“It’s the quality that David is very good at himself and that he is very insistent on from contributors,” said Matt Johnson, one of the blog’s first contributors. “We have very high standards for what we write.”
‘Rude’ and ‘snarky’
Alpert’s tone can be sarcastic — as when he called the fear that the District will become inhospitable to drivers “transportation birtherism” or suggested every apartment building come with space not just for cars but for Ferris wheels.
“He’s rude, he’s snarky, he gets personal on this stuff,” said Linda Schmitt of Neighbors for Neighbors, a group that opposes rewriting the zoning code.
Schmitt has been mentioned once on the blog — in a post mocking “panic” over accessory dwelling units (rental property in residential basements, garages and carriage houses). “Schmitt calls her group Neighbors for Neighborhoods, but maybe it should really be Neighbors for Empty Neighborhoods, or Neighbors Against More Neighbors,” Alpert wrote.
Alpert says he makes a concerted effort to keep both bloggers and commenters from getting personal.
Another group skeptical of the code rewrite is the Committee of 100 on the Federal City, a venerable group of D.C. activists who, in the years when the city was shrinking, were instrumental in fighting off a series of highways that would have plowed through its heart. On Alpert’s blog, the group is more often invoked as a barrier to positive change.

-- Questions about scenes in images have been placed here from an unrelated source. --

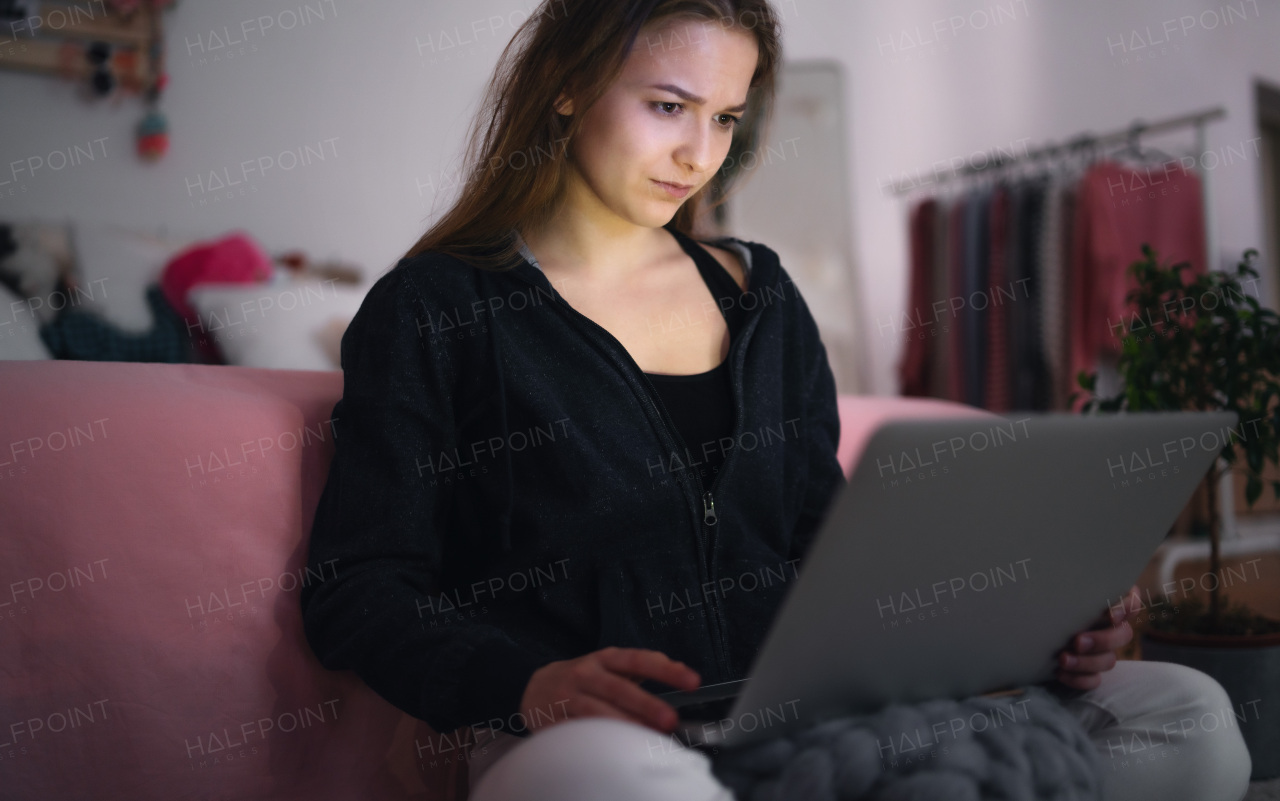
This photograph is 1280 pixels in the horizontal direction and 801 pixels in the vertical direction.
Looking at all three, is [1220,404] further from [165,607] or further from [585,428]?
[165,607]

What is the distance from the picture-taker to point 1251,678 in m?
1.11

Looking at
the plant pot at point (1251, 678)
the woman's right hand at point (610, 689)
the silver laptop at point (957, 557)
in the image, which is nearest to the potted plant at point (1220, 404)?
the plant pot at point (1251, 678)

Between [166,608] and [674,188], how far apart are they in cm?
57

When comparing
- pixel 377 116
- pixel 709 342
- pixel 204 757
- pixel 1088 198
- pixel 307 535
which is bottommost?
pixel 204 757

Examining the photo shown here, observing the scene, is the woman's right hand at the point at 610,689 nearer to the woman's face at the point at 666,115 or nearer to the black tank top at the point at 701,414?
the black tank top at the point at 701,414

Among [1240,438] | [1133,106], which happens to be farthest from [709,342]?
[1133,106]

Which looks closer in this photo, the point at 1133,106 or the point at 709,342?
the point at 709,342

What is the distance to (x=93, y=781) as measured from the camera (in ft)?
2.22

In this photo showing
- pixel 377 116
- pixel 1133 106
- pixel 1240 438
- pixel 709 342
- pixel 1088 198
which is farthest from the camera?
pixel 1133 106

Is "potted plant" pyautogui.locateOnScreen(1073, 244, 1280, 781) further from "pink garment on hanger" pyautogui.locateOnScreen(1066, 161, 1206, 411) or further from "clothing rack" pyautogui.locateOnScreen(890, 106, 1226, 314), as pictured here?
"clothing rack" pyautogui.locateOnScreen(890, 106, 1226, 314)

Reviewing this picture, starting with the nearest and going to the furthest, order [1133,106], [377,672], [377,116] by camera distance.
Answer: [377,672], [377,116], [1133,106]

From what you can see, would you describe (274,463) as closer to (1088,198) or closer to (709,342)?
(709,342)

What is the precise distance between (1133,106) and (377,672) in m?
3.83

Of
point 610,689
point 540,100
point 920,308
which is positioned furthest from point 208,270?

“Those people saved the qualities of the city, they preserved and enhanced the qualities of the city for the 28-year-olds who read Greater Greater Washington today,” said Richard Layman, a transportation planner who has been blogging about urban issues in the District since 2005. “And I don’t think people really appreciate it.”
In the zoning fight, Alpert has more than words. Greater Greater Washington has joined forces with the Coalition for Smarter Growth to start a group, Pro-DC, that is urging residents to push for the zoning changes. While the blog’s endorsements have already proved influential in Advisory Neighborhood Commission races, Alpert has expanded his political reach with a new Web site, Let’s Choose DC.
All of the Let’s Choose moderators are white men. But in a city where gentrification and racial tension have long been entwined, Alpert thinks invocations of race or class are often a distraction.
“Certainly we can’t deny that the racial makeup of the district has shifted,” he said. “But I actually think the emphasis on race in the political discourse is obscuring the real issues.” Newer black residents, he says, generally want the same things that newer white residents do. And an emphasis on public transportation over parking, he argues, helps lower-
income residents, who “are one of the groups that is most likely to not own cars.”